#### [本課題の行]
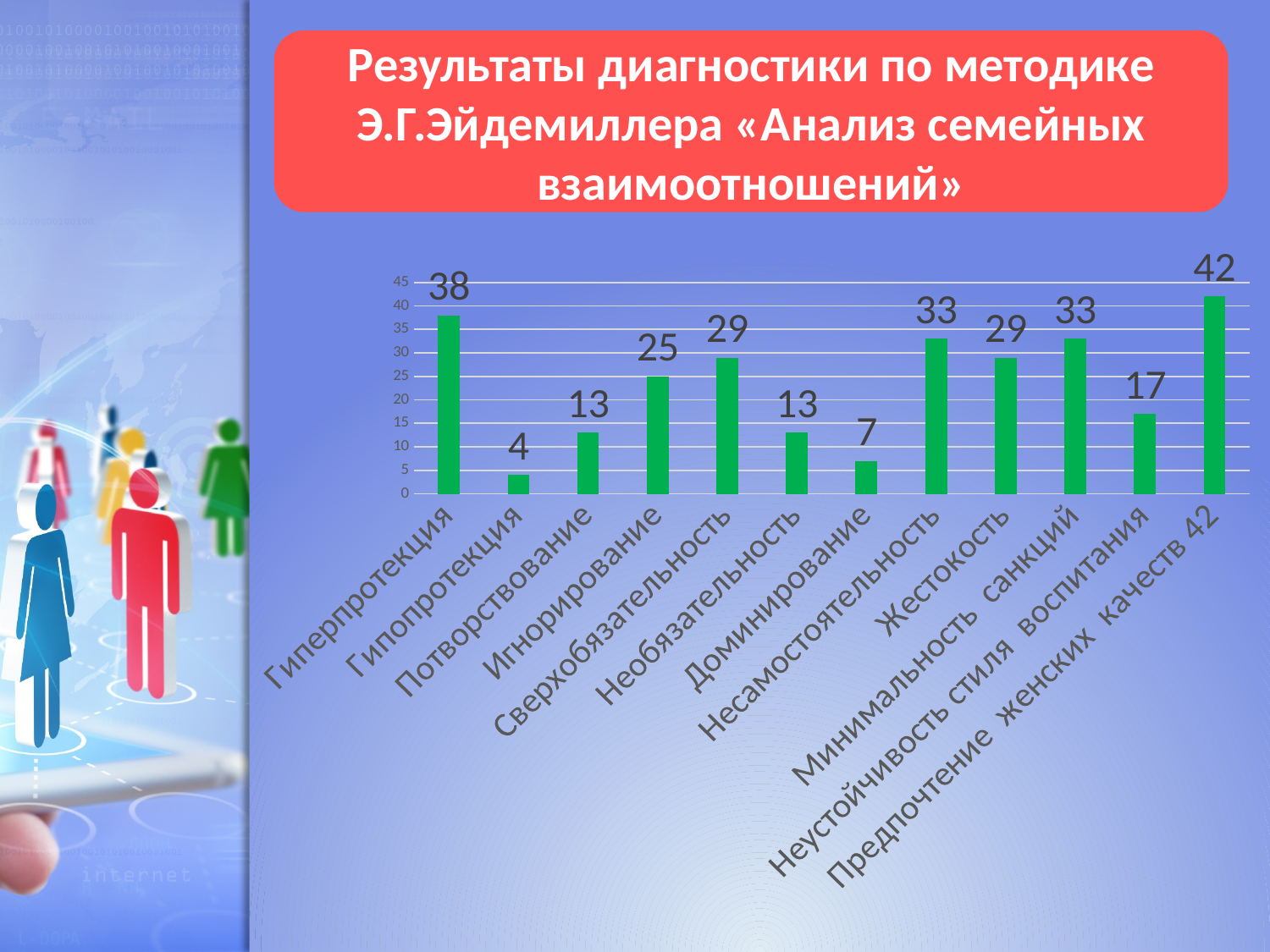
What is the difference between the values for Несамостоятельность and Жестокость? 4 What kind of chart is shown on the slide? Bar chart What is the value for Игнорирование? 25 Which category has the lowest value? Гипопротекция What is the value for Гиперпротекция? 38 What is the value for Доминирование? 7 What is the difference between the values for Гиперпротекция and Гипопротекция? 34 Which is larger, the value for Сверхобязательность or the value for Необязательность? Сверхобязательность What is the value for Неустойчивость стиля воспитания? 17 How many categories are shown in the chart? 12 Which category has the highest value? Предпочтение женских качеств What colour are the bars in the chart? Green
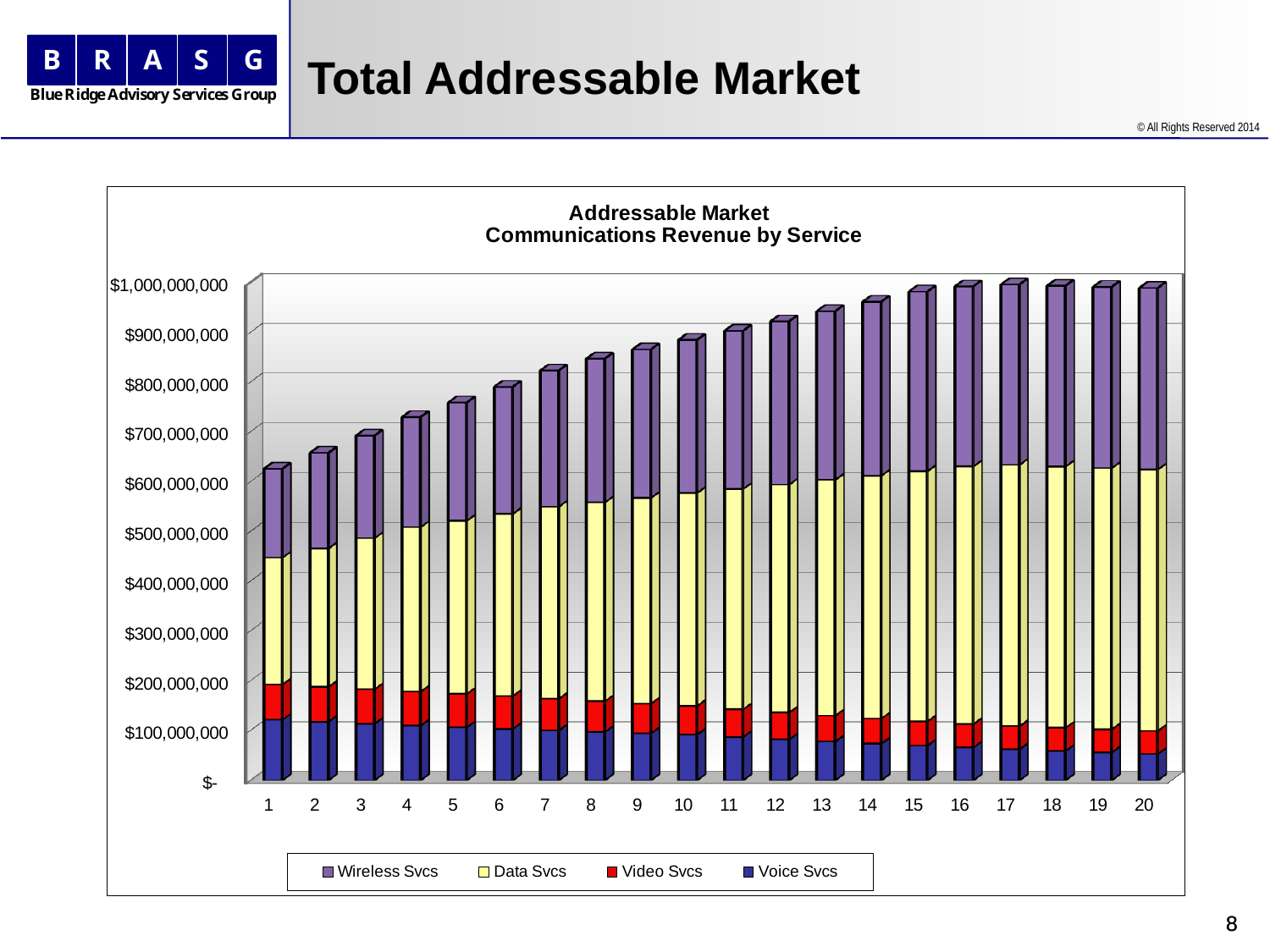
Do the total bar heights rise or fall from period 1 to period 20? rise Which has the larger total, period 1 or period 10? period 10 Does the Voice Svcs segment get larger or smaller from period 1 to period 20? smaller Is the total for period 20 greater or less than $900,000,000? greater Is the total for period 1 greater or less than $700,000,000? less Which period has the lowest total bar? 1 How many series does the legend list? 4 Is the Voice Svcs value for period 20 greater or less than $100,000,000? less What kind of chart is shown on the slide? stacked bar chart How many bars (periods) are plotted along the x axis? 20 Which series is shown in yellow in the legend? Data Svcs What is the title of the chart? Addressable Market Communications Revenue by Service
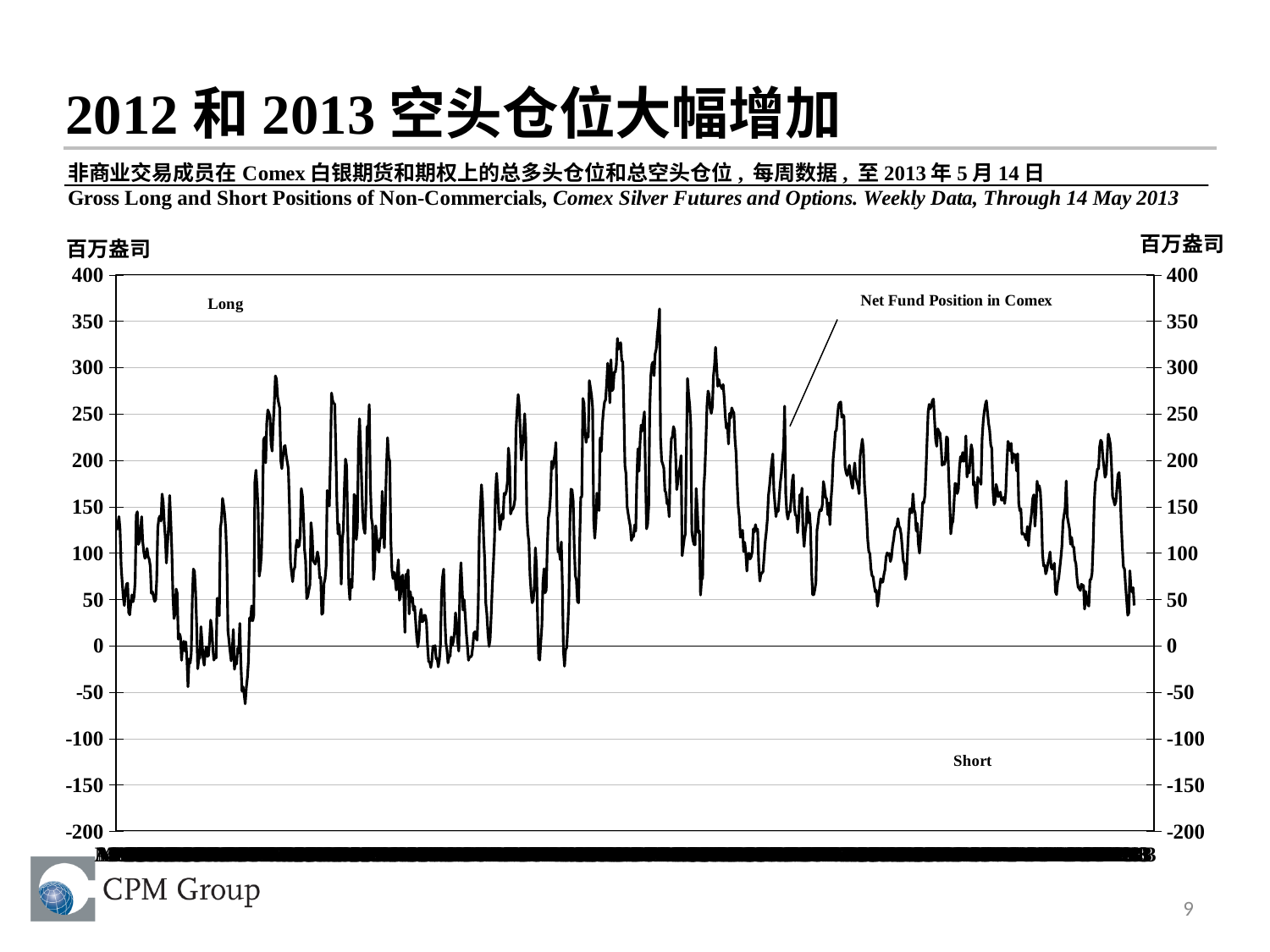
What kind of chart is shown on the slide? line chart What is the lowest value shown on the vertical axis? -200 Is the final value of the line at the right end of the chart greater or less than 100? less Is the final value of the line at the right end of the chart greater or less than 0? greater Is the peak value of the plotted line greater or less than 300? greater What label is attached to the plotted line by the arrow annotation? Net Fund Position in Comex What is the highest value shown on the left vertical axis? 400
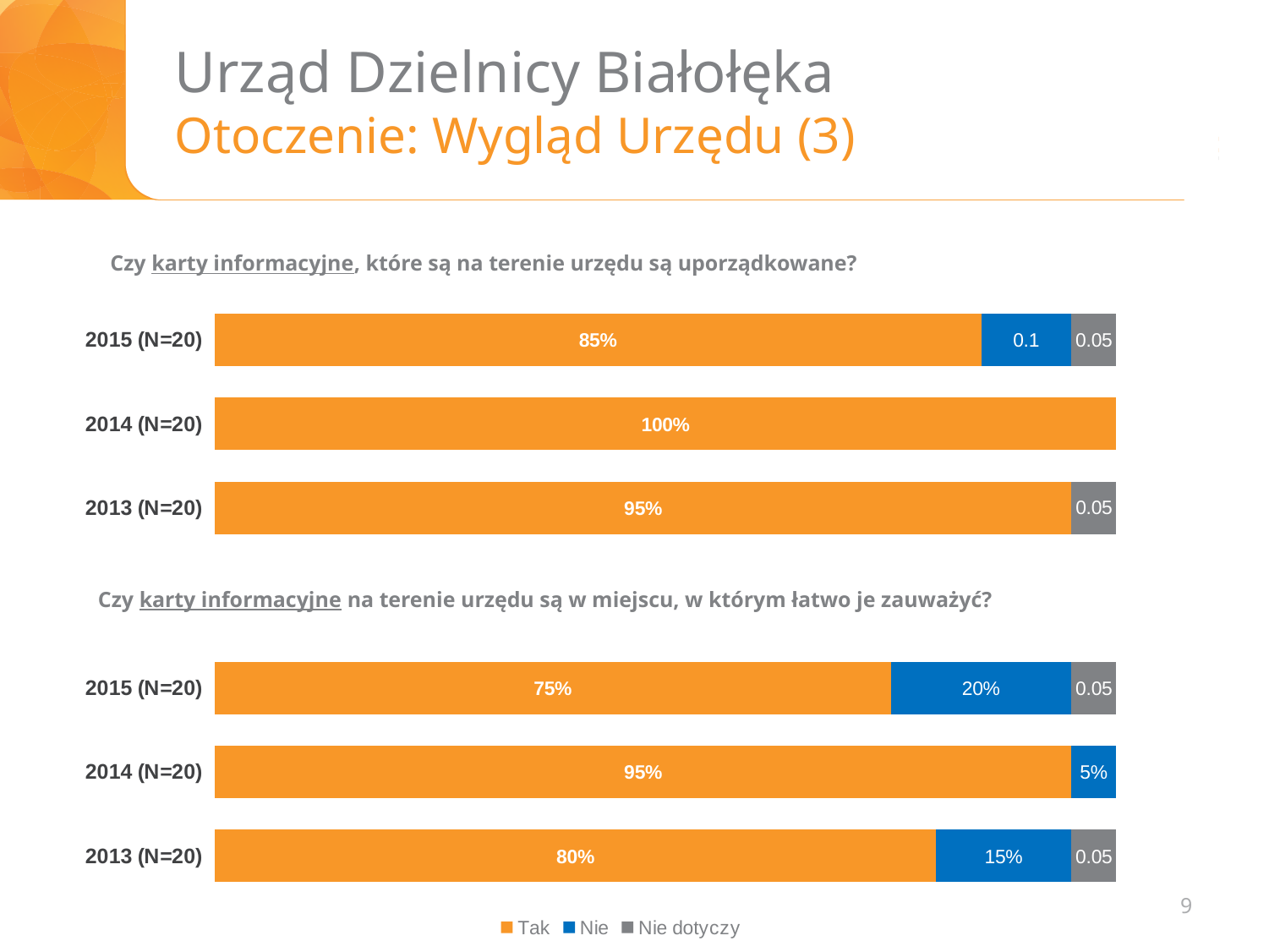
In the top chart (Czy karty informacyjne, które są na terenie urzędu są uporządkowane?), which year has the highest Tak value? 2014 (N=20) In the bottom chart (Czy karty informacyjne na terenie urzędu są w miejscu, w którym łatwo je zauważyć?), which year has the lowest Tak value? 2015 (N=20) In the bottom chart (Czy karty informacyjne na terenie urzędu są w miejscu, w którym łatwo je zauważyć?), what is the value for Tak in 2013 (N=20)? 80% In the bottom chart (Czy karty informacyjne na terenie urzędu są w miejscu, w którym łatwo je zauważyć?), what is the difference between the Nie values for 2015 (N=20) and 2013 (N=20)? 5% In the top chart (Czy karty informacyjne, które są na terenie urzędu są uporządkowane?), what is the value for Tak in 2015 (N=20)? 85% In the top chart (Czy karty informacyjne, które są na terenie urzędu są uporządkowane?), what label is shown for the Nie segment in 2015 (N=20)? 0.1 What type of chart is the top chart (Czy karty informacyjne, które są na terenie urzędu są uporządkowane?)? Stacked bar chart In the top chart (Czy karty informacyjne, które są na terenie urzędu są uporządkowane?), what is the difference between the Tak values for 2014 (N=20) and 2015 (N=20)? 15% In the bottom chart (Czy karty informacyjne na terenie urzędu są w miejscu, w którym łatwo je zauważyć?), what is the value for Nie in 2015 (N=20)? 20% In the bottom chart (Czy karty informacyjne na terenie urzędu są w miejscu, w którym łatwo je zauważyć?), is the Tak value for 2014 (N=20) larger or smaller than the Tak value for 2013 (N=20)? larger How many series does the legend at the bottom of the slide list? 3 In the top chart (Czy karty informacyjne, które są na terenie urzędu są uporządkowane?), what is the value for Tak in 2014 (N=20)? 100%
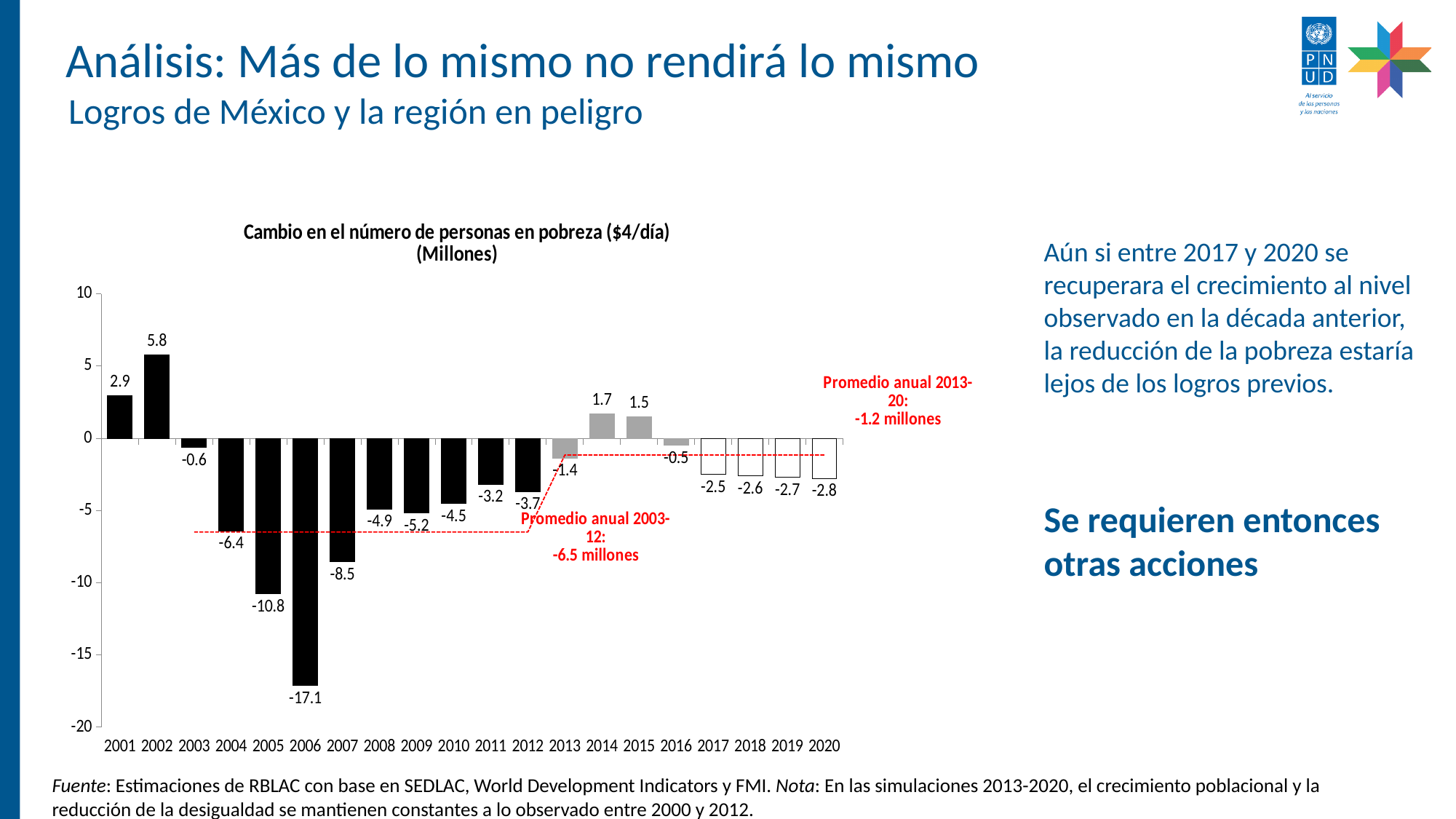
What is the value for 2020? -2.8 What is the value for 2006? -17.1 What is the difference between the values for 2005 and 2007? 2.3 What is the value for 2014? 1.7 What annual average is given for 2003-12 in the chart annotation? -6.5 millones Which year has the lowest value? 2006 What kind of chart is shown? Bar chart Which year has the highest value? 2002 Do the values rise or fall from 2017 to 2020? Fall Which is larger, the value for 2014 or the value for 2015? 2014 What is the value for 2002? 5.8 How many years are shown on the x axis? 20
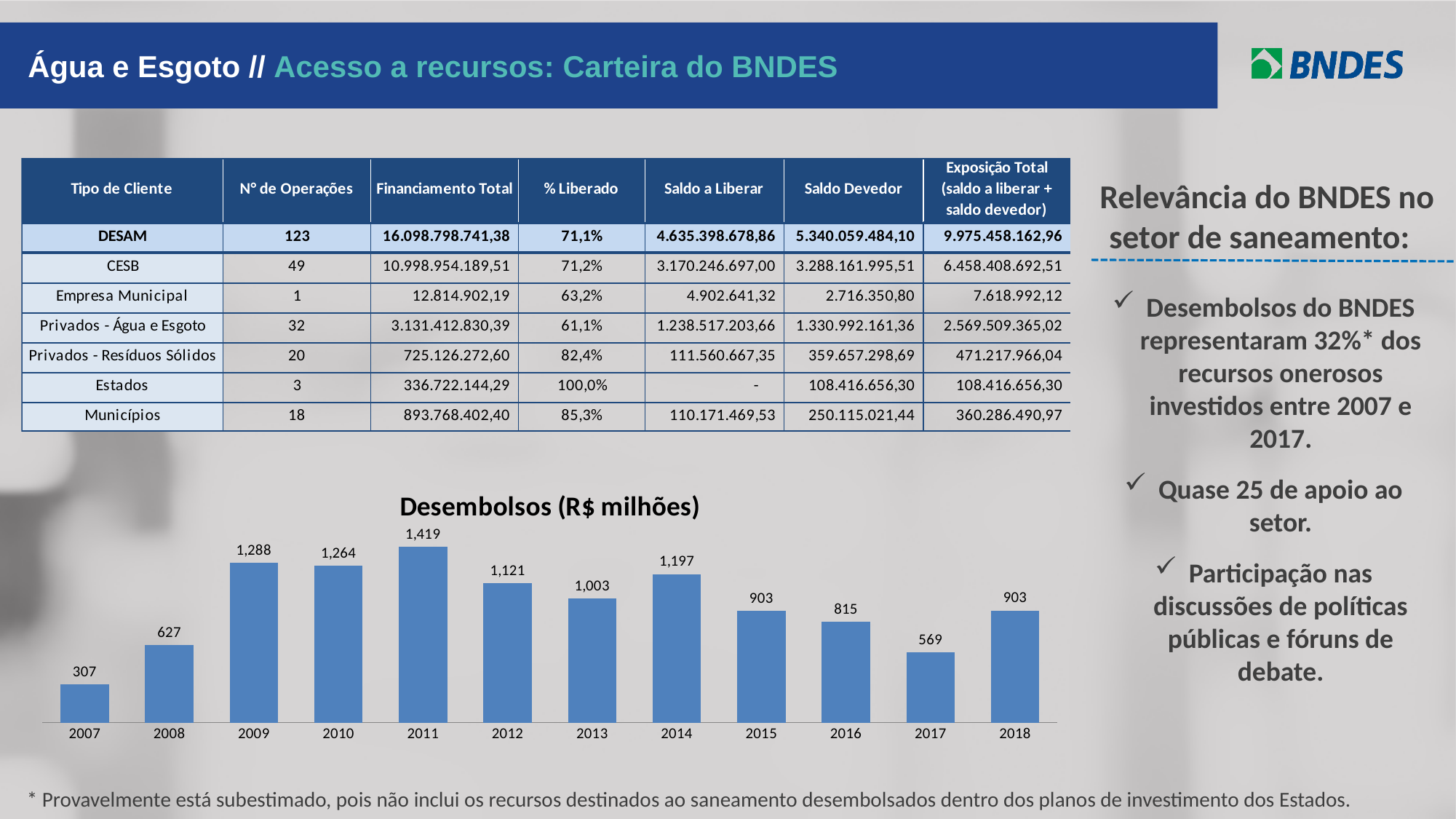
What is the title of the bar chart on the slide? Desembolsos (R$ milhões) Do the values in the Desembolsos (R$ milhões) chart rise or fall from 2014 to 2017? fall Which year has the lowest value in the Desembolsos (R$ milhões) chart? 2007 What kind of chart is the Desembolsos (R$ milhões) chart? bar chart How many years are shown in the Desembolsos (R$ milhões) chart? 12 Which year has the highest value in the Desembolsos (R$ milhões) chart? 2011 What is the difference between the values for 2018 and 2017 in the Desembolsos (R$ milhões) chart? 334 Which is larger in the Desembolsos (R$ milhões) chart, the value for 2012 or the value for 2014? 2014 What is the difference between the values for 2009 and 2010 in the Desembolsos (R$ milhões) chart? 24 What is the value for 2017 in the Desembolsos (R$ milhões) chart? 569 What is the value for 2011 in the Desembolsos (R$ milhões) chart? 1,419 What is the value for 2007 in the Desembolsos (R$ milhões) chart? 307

#### [作業項目]
行の冒頭から「Do the total」を含む行までを、両端を含めて一字一句そのまま引用してください。画像は答えに入れないこと。

#### [演習の解答]
What is the difference between the values for Несамостоятельность and Жестокость? 4 What kind of chart is shown on the slide? Bar chart What is the value for Игнорирование? 25 Which category has the lowest value? Гипопротекция What is the value for Гиперпротекция? 38 What is the value for Доминирование? 7 What is the difference between the values for Гиперпротекция and Гипопротекция? 34 Which is larger, the value for Сверхобязательность or the value for Необязательность? Сверхобязательность What is the value for Неустойчивость стиля воспитания? 17 How many categories are shown in the chart? 12 Which category has the highest value? Предпочтение женских качеств What colour are the bars in the chart? Green
Do the total bar heights rise or fall from period 1 to period 20? rise Which has the larger total, period 1 or period 10? period 10 Does the Voice Svcs segment get larger or smaller from period 1 to period 20? smaller Is the total for period 20 greater or less than $900,000,000? greater Is the total for period 1 greater or less than $700,000,000? less Which period has the lowest total bar? 1 How many series does the legend list? 4 Is the Voice Svcs value for period 20 greater or less than $100,000,000? less What kind of chart is shown on the slide? stacked bar chart How many bars (periods) are plotted along the x axis? 20 Which series is shown in yellow in the legend? Data Svcs What is the title of the chart? Addressable Market Communications Revenue by Service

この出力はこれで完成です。